BEGIN Data

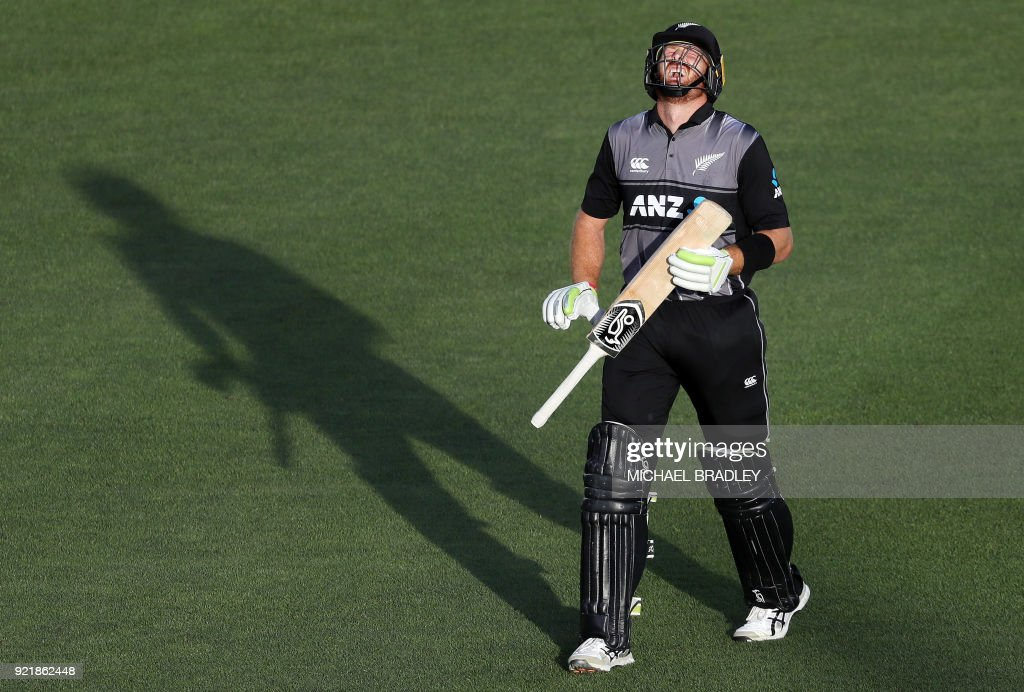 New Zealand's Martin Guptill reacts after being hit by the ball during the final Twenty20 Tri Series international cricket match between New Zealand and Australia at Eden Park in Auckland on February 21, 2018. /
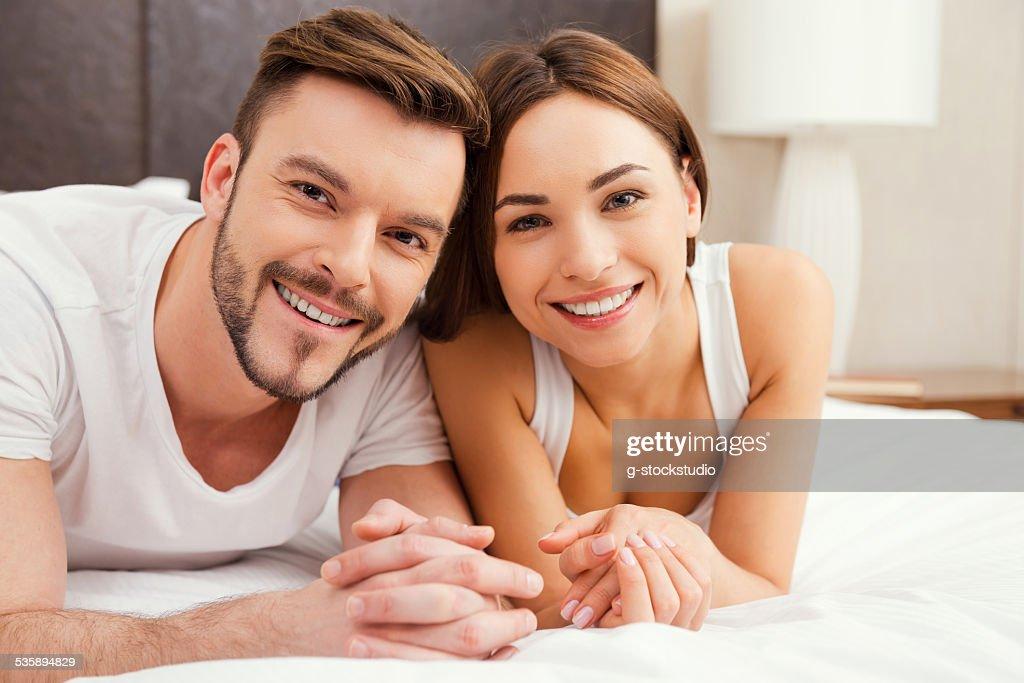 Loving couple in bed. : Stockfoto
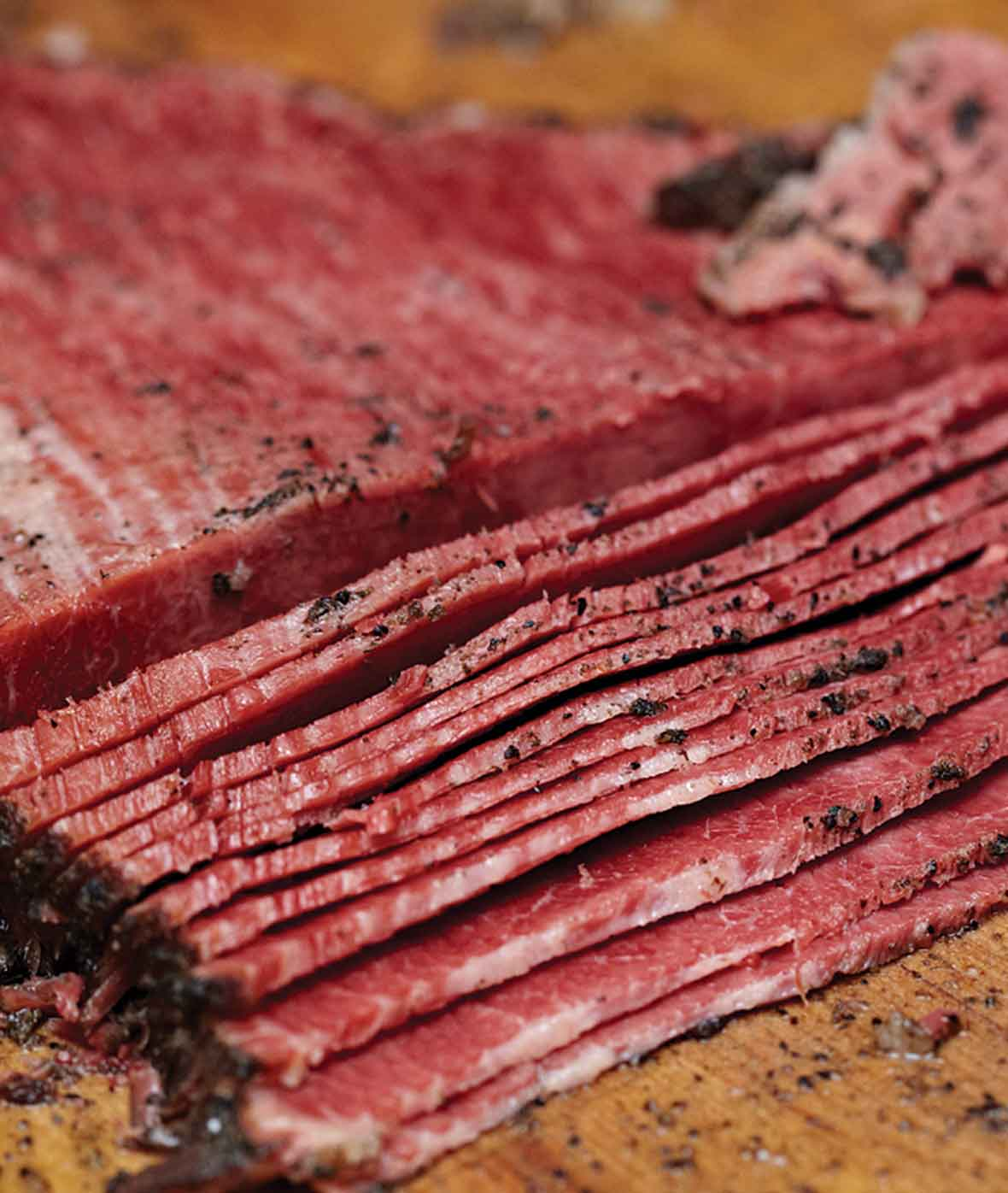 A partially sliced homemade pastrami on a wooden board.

END Data

The data above must be reproduced exactly, without any of its pictures.

 New Zealand's Martin Guptill reacts after being hit by the ball during the final Twenty20 Tri Series international cricket match between New Zealand and Australia at Eden Park in Auckland on February 21, 2018. /
 Loving couple in bed. : Stockfoto
 A partially sliced homemade pastrami on a wooden board.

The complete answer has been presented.